O’Gorman and Rice’s discourse fascinated me from a pedagogical standpoint. I kept wondering if I could apply their theories in my class. What if all classes worked off of the puncept? What if all classes used experiential connections? But then these ideas are not necessarily new—I would say that they are remixed. For example, the known to new formula in writing and education uses experiential connections. Basically, the writer or educator places the known or familiar information in the subject position of a sentence and then goes on to add something new to it. In other words, you would connect new information to the old or familiar—something that the student may have experienced. Pulling from Chinese fables, you get the idea that you are closest to God or truth when you are having fun.

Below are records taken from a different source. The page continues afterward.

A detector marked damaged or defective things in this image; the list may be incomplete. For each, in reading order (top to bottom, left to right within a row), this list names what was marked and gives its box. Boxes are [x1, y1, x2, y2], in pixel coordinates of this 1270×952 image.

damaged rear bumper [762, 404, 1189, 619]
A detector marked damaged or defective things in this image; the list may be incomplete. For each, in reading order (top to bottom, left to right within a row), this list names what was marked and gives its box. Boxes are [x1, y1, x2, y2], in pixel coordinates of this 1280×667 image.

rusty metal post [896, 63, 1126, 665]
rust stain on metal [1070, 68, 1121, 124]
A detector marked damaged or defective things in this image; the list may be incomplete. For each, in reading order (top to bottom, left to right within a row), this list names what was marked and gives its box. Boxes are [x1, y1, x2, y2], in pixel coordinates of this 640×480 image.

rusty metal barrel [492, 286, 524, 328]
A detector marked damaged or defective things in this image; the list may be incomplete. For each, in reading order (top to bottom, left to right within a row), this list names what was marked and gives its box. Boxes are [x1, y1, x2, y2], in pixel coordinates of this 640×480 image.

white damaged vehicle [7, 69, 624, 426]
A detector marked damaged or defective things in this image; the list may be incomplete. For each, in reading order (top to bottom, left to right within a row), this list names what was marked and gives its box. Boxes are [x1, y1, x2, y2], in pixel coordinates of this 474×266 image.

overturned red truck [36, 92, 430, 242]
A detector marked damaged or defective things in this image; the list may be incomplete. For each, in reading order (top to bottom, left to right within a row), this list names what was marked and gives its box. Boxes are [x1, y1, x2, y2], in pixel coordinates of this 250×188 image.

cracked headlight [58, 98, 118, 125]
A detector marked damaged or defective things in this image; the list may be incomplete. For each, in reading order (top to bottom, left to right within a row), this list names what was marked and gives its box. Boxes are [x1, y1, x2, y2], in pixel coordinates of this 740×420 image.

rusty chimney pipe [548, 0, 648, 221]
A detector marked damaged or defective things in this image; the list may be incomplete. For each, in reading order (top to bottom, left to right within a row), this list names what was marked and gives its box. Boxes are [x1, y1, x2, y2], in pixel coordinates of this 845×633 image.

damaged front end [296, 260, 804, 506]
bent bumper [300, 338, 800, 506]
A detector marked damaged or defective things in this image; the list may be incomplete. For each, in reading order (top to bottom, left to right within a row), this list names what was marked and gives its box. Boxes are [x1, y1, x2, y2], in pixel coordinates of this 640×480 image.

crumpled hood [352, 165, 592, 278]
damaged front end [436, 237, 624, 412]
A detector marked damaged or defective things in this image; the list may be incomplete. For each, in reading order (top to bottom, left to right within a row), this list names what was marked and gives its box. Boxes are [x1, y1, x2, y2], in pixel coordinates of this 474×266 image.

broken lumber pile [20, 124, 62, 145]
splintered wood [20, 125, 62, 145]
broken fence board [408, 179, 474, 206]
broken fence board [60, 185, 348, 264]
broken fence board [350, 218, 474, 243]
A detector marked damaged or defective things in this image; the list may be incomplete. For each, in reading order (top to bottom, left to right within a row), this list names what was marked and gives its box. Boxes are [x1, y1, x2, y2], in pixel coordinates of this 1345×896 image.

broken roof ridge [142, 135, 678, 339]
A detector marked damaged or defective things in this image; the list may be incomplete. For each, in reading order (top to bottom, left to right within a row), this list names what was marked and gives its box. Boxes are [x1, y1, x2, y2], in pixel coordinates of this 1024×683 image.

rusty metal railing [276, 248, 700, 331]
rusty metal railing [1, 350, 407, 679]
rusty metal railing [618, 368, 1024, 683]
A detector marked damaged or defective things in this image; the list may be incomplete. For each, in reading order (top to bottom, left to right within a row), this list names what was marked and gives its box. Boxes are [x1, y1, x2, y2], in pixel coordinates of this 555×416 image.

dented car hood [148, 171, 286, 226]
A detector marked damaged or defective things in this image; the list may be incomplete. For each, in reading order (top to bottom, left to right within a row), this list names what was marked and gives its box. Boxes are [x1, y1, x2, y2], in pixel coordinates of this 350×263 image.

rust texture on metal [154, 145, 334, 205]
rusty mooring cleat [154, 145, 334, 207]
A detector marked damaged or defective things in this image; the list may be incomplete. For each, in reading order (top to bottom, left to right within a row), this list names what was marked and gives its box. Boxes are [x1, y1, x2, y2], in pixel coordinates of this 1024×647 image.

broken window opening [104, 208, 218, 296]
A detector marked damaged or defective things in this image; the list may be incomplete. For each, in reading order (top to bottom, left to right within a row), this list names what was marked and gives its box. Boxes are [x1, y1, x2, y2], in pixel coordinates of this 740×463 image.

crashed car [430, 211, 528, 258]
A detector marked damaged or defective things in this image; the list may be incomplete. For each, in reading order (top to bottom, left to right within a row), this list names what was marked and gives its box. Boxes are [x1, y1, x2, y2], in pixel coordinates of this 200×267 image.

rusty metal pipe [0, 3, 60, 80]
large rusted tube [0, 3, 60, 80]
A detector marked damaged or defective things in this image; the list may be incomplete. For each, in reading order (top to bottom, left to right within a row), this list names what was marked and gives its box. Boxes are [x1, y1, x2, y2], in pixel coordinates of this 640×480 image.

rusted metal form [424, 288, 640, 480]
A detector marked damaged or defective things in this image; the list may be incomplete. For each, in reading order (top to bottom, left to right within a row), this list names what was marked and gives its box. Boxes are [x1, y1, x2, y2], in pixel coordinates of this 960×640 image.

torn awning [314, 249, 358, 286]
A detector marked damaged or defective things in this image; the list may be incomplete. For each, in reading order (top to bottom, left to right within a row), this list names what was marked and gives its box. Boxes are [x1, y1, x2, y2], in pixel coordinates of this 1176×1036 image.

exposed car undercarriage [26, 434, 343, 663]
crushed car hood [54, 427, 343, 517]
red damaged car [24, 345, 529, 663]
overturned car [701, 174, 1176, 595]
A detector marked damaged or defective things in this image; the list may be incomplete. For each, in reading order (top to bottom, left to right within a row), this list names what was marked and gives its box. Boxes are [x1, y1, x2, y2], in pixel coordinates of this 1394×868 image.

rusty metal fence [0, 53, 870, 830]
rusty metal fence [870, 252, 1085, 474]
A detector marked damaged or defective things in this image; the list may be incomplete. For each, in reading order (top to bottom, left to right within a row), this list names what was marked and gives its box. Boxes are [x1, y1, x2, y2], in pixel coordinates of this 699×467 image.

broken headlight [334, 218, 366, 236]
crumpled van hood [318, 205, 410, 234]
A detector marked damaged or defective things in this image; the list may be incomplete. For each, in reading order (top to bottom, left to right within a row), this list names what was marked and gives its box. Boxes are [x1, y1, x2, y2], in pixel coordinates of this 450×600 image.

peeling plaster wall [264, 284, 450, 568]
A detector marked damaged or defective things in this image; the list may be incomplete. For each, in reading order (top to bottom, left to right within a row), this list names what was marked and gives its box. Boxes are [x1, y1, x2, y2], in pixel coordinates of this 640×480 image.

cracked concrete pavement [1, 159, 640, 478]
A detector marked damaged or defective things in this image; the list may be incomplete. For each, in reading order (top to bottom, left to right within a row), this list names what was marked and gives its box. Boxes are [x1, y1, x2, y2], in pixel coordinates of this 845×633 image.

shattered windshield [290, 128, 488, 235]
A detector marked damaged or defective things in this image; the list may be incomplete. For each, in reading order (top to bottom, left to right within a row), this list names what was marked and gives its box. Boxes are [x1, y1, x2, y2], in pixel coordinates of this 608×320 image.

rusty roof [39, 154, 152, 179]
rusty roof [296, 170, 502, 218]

What struck me as most fascinating by O’Gorman was the concept of the remainder. What we hide from in our society, the monsters, as most clearly indicative of what our society values (4). O’Gorman represents the state of the crisis in the humanities as university sales pitches that are not based off of academic programs that tout forward-thinking English faculty and diversified Philosophy curriculum (106). These things don’t sell. Students do not look for interesting and challenging programs in English. The majority of them look in the science and medical field. The field of humanities takes a fifth or sixth choice behind medicine, science, mathematics, technology, and law. This might have occurred due to economics, after all students and universities follow a money trail. “Show me the money” isn’t just a catch phrase for athletes. We live in a capitalistic society. Everything we do needs funding. The green eyed monster seems apt as a description here. So what does academia do in a society that ignores basic human needs in favor of fiscal comforts? Can digital media and posthumanism be part of the answer?